Our Church calendar provides many occasions when we are asked to face up to the fact of death. Good Friday is one such occasion. So is Easter. Sunday is another. Every Sunday is a "little Easter" celebrating Christ’s victory over death. On our Church calendar every year, there are special Memorial Saturdays or "Saturdays of the Souls" which provide another opportunity for us to face up to death, i.e., the two Saturdays preceding Great Lent; the first Saturday of Great Lent, the Saturday before Pentecost. On these Saturdays the Divine Liturgy is celebrated and special prayers are offered for our deceased loved ones. We pray for the dead especially on Saturdays since it was on the Sabbath day that Christ lay dead in the tomb, "resting from all His works and trampling down death by death." Thus, in the New Testament, Saturday becomes the proper day for remembering the dead and offering prayers for them.
There are two questions often asked about the practice of praying for the dead that we have in the Orthodox Church: 1. WHY do we pray for the dead? 2. WHAT can we expect of these prayers?

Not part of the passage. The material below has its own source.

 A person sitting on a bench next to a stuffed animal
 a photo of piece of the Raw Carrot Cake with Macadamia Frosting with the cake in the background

Why do we Pray for the Dead?
Christianity is a religion of love. Praying for the dead is an expression of love. We ask God to remember our departed because we love them. Love relationships survive death and even transcend it. There is an inner need for a relationship with a loved one to continue to be expressed even after a loved one has died. Often even more so after a loved one has died since physical communication is no longer possible. The Church encourages us to express our love for our departed brethren through memorial services and prayers.
The anniversary of the death of a loved one is very painful. The Church helps us cope with this pain by encouraging us to have memorial prayers offered in Church for departed loved ones on the anniversaries of their deaths, i.e., forty days after the death, six months, a year, etc. This gives us the opportunity to do something for our loved one. It helps express and resolve our grief.

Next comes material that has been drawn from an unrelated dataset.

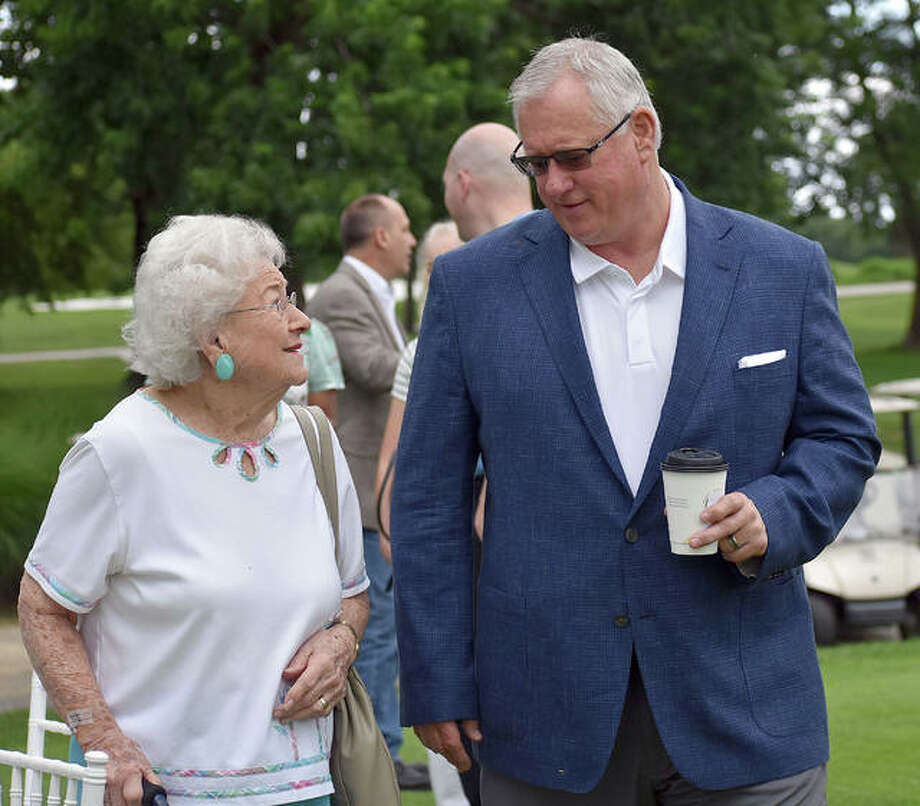 SIUE athletic director Dr. Brad Hewitt and Bev Gallatin chat before the start of Thursday's ground-breaking ceremony at Sunset Hills Country Club. Photo: Matt Kamp   For The Telegraph
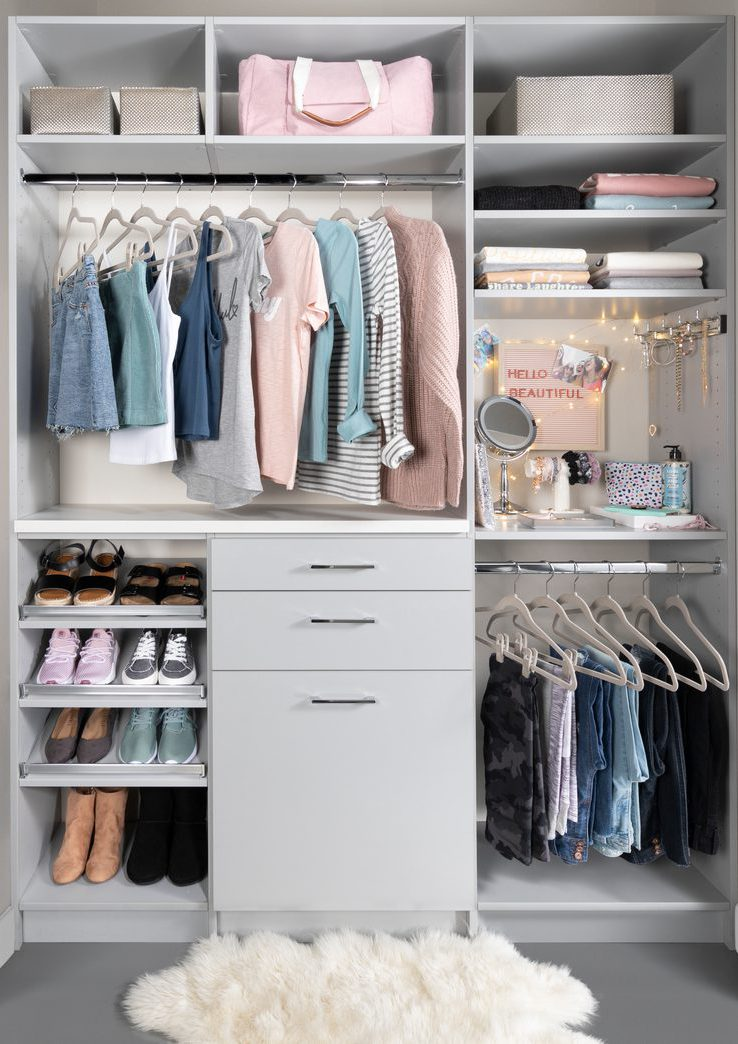 Teen girls closet with slanted shoe shelves and pull out hamper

Death may take loved ones out of sight but it certainly does not take them out of mind, or out of heart. We continue to love them and think of them as we believe they continue to love us and think of us. How can a mother forget a child who has passed over to the life beyond? The same love which led her to pray for that child when he lived will guide her to pray for him now. For in Christ all are living. The same love makes her wish to communicate with him. Yet, all communication must take place in Christ and through Christ. No other communication with the dead is possible or lawful for the Christian. God is God of the living. Our dear ones live in Him. Only through Him is it possible for us to communicate with them. Every liturgy in the Orthodox Church contains prayers for the dead such as the following: "Be mindful also of all those who slumber in the hope of a resurrection to everlasting life. Give them rest, O God, where the light of Thy countenance shineth."
Just as we pray for the deceased, so we believe they continue to love us, remember us, and pray for us now that they are closer to God. We cannot forget the example of the rich man in Hades asking Abraham to send Lazarus to warn his brothers lest they, too, go to that place of torment. Though he had left this life, he did not cease to be concerned for his brothers still on earth.

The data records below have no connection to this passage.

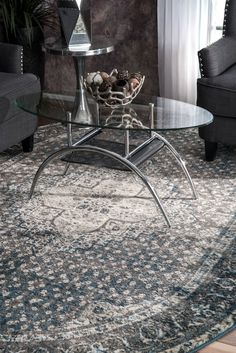 Add a traditional look to your living room with this machine made, 100 percent polypropylene vintage medallion rug. This quality product comes with a comfortable feel to your tired feet and is available in rectangle, round and runner shapes.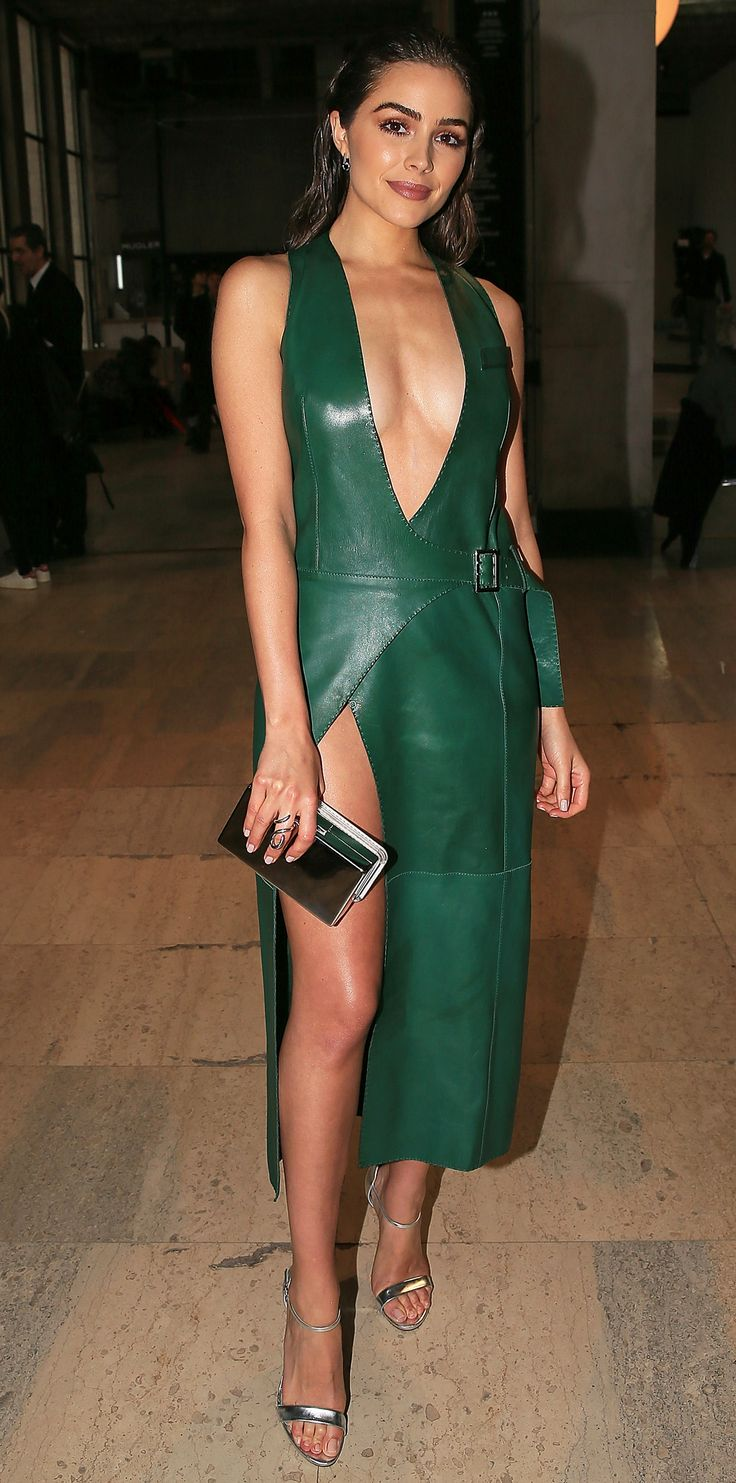 Olivia Culpo took the plunge at the Mugler show in this navel-gazing emerald leather dress featuring a higher-than-thigh-high slit and belt buckle closure. A metallic clutch, statement ring, and matching sandals kept the look fresh and modern.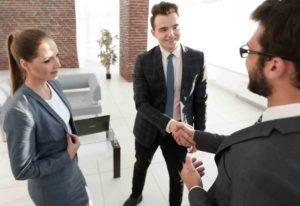 Geschäftsmänner reichen sich die Hand. Frau schaut zu.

The Orthodox Church prays for the dead to express her faith that all who have fallen asleep in the Lord, live in the Lord; their lives are hidden with Christ in God (Col. 3:3). Whether on earth or in heaven, the Church is a single family, one Body in Christ. Death changes the location but it cannot sever the bond of love.
What can we Expect of our Prayers for the Dead?
Since a person’s eternal destiny is determined immediately after death (though one must wait for the General Judgement to receive the full measure of one’s reward), we must not expect our prayers to snatch an unbeliever from Hades to Paradise. It is our present life that determines our eternal destiny. Now is the time to repent and accept God’s grace. Death puts an end to that state and commits each person to his special judgment. This is why the Lord said that work must be done "while it is day" because "the night cometh when no man can work." "Day" means the present life, "when it is still possible to believe," writes St. Chrysostom, while "night" is the condition after death.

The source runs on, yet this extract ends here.